Please copy these lines verbatim, the stretch from the line containing "What distance from the camera is" through the line containing "98.0 inches", and reproduce only those lines.
****
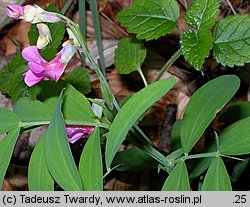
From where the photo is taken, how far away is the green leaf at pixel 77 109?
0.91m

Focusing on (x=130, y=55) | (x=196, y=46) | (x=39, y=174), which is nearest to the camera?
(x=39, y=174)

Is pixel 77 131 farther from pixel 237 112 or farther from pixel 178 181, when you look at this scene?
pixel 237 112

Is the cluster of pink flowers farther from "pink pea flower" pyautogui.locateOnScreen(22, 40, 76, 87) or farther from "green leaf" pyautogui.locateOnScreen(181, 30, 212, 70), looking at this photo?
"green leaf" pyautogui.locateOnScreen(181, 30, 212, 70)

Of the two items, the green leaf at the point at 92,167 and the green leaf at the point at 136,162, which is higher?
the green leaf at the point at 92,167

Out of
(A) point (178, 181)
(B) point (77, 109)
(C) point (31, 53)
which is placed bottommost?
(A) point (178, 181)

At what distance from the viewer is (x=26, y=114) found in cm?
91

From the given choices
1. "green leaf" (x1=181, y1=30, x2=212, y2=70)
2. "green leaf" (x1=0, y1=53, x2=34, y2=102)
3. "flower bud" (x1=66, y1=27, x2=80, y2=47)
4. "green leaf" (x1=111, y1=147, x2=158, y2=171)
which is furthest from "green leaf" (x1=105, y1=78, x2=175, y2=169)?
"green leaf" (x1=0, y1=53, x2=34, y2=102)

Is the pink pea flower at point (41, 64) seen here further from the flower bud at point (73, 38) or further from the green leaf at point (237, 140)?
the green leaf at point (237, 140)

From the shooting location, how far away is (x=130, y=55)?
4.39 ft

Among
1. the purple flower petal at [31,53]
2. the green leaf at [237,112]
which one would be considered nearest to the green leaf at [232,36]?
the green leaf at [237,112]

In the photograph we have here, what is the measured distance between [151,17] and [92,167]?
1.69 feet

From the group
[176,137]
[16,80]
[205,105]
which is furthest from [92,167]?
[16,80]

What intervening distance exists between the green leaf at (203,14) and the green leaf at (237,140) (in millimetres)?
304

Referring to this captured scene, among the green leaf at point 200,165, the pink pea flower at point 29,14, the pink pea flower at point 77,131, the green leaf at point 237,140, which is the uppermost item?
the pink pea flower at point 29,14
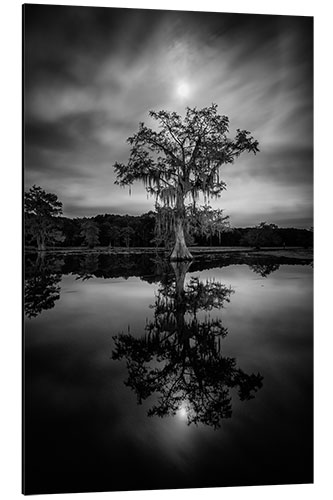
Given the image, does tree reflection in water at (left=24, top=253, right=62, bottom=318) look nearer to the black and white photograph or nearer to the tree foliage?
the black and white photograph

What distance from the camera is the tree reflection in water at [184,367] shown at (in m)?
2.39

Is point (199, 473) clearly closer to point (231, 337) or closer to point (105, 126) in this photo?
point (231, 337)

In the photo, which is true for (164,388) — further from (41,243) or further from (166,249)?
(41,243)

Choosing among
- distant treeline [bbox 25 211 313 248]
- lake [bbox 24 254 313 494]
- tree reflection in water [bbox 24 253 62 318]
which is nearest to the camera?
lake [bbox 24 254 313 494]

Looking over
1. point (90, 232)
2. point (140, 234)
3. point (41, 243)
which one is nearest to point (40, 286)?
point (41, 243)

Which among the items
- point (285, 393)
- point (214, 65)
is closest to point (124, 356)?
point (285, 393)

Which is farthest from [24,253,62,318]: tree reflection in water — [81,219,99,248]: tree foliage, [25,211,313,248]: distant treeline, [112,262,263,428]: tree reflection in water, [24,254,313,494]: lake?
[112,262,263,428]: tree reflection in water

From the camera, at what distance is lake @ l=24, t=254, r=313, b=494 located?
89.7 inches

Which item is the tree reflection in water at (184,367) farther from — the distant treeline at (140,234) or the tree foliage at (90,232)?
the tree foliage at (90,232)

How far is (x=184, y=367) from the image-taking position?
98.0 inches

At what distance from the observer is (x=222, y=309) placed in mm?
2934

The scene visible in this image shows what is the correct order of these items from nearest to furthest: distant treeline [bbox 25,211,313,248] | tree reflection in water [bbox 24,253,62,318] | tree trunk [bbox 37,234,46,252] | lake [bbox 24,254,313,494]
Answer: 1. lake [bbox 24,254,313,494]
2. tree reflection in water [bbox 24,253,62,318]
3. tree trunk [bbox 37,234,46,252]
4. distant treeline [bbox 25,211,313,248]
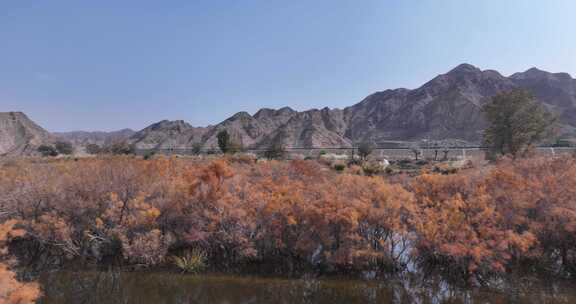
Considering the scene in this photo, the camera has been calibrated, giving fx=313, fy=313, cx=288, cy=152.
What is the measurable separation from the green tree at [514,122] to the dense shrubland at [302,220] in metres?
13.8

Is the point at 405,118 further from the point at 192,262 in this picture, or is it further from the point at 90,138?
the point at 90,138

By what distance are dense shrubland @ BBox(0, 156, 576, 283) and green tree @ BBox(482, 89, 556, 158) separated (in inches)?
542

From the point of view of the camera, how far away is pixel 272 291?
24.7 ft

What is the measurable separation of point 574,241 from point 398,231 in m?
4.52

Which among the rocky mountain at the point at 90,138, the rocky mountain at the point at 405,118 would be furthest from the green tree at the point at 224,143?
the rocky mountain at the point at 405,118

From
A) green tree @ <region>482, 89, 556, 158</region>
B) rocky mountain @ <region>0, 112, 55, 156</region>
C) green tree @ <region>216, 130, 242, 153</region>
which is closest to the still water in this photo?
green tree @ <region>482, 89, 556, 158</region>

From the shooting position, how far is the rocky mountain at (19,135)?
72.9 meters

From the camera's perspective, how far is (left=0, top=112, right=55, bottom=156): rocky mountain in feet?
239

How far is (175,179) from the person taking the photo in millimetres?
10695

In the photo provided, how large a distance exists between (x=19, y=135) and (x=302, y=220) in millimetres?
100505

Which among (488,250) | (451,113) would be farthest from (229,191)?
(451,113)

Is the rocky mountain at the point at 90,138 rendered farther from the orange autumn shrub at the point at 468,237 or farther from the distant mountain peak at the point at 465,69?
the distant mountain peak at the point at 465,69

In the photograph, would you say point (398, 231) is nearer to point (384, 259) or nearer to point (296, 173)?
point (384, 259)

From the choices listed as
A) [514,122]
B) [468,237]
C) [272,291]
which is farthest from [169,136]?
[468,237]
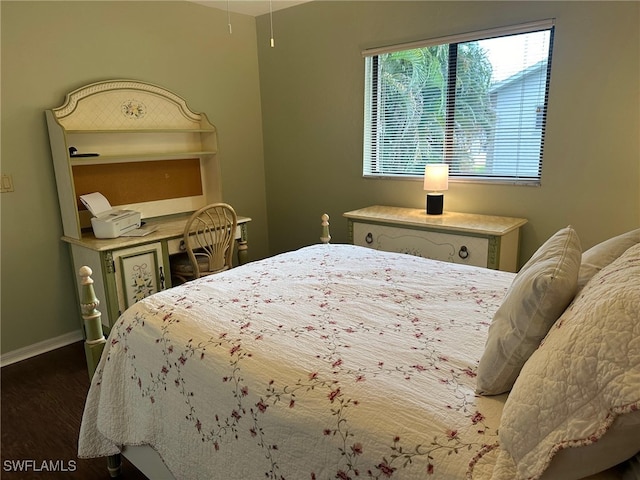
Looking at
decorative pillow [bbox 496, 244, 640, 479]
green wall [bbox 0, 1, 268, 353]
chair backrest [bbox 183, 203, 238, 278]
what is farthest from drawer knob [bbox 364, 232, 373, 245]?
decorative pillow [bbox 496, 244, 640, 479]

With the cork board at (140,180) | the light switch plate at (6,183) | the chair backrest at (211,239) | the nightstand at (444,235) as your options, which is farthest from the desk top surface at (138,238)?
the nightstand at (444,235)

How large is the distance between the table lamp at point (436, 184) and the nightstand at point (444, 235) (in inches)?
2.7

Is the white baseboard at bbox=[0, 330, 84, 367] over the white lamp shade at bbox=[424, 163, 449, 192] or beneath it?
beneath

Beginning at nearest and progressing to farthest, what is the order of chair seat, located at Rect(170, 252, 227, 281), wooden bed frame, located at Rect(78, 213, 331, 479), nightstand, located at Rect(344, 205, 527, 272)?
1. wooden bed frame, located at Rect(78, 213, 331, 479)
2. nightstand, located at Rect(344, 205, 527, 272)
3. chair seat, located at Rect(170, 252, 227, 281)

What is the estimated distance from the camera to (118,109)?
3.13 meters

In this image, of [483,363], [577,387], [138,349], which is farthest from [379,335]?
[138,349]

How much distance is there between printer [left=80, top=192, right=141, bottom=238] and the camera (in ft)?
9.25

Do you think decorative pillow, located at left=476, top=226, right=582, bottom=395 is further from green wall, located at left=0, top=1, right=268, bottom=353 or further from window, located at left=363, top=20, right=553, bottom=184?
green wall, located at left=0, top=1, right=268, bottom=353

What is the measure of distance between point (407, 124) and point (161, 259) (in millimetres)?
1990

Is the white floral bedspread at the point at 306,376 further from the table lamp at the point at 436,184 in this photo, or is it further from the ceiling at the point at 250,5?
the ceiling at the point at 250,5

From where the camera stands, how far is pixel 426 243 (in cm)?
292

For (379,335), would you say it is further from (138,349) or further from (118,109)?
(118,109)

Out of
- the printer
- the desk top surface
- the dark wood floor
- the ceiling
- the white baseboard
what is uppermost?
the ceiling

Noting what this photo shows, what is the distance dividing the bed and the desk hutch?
****
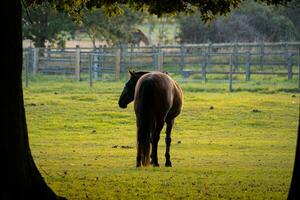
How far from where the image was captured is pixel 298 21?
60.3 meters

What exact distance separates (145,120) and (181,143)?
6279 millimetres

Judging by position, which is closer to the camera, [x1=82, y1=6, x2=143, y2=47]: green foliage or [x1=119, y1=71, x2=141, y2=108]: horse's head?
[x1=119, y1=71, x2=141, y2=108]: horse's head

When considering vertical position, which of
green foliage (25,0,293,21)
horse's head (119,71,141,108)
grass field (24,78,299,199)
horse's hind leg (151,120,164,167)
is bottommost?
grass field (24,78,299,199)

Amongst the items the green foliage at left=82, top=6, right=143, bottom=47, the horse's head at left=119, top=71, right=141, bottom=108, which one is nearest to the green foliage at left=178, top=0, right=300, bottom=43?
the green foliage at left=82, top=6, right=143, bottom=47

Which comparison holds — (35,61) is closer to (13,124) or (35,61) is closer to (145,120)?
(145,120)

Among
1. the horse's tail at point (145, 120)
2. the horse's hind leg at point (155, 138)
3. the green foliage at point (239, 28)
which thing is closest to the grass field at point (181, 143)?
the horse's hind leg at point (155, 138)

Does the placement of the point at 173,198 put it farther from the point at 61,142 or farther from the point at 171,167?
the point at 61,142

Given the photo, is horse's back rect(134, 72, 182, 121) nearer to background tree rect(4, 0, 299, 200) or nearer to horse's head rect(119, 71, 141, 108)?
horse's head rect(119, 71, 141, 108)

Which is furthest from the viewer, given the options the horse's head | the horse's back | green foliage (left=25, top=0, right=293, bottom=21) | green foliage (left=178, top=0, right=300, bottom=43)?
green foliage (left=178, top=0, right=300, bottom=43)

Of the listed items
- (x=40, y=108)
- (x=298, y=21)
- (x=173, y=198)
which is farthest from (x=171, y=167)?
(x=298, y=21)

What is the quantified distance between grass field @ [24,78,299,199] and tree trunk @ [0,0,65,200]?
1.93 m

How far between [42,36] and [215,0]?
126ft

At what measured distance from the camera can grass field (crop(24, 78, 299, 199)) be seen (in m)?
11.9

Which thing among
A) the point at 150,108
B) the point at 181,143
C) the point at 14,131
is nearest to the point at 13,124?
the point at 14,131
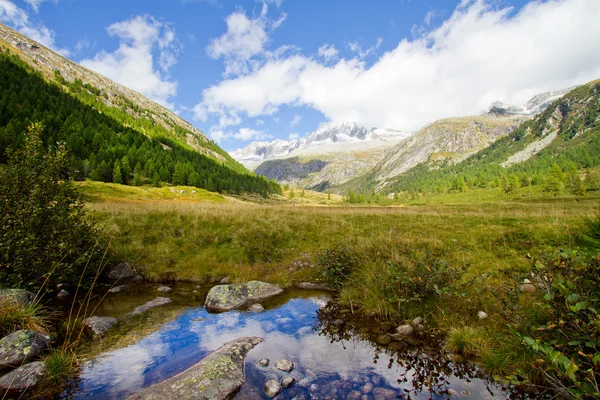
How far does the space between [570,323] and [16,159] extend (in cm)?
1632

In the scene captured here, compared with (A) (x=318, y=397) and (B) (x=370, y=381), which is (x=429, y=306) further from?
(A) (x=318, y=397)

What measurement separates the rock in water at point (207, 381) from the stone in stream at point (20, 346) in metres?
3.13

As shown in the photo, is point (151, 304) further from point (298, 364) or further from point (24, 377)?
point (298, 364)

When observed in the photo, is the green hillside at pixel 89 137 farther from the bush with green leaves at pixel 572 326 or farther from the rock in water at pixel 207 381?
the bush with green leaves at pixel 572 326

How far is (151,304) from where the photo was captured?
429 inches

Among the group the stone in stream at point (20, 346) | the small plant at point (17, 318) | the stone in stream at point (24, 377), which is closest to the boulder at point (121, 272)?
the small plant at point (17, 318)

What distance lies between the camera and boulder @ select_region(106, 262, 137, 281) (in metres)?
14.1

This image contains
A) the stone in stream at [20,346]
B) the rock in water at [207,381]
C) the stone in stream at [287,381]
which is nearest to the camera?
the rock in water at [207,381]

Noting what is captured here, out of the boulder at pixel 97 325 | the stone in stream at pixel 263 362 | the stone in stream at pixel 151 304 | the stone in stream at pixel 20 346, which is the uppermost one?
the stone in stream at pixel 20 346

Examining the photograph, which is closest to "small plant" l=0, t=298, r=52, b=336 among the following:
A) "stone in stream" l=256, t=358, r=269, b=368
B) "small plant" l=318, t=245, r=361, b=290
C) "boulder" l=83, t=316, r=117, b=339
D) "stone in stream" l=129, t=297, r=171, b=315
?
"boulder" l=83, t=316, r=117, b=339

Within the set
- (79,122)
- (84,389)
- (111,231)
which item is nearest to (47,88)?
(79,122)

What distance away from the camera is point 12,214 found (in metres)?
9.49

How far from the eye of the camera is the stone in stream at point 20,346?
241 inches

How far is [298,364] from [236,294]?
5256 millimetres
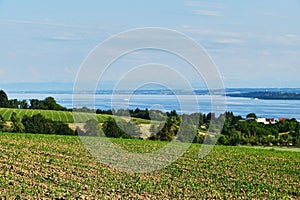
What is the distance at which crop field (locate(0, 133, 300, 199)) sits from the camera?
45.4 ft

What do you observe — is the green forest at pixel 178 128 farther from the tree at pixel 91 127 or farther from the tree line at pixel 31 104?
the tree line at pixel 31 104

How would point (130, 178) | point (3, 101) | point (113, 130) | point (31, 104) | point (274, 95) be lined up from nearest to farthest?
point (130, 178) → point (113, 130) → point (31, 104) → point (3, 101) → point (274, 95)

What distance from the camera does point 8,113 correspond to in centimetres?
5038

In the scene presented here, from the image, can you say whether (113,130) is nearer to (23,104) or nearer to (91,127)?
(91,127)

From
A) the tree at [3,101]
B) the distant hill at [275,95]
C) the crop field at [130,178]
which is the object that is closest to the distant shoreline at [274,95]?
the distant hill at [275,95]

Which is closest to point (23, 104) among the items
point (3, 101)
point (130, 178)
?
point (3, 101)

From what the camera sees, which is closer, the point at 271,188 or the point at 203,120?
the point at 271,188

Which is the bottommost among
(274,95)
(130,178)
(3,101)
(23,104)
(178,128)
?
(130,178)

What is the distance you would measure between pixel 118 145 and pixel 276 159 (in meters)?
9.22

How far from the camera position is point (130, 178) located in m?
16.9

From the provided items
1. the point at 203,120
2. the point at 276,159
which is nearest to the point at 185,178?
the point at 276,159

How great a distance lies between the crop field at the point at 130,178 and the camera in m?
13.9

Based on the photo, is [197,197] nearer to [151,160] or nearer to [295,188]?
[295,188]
****
**Output of the task**
What distance from the camera is the tree reflection in water at [184,367] shown at (in m)?
2.39

Is point (199, 473) clearly closer to point (231, 337) or closer to point (105, 126) in this photo?
point (231, 337)

In the photo, which is true for (164,388) — further from (41,243) or further from (166,249)?
(41,243)

Choosing among
- distant treeline [bbox 25 211 313 248]
- lake [bbox 24 254 313 494]
- tree reflection in water [bbox 24 253 62 318]
which is nearest to the camera?
lake [bbox 24 254 313 494]

Looking over
1. point (90, 232)
2. point (140, 234)
3. point (41, 243)
which one is nearest to point (40, 286)?
point (41, 243)

Which among the items
- point (285, 393)
- point (214, 65)
is closest to point (124, 356)?
point (285, 393)

Which is farthest from [24,253,62,318]: tree reflection in water — [81,219,99,248]: tree foliage, [25,211,313,248]: distant treeline, [112,262,263,428]: tree reflection in water, [24,254,313,494]: lake?
[112,262,263,428]: tree reflection in water

From the camera, at what distance is lake @ l=24, t=254, r=313, b=494 located?
89.7 inches

Which item is the tree reflection in water at (184,367) farther from — the distant treeline at (140,234) or the tree foliage at (90,232)?
the tree foliage at (90,232)

How far is (x=184, y=367) from the image-taking position?
98.0 inches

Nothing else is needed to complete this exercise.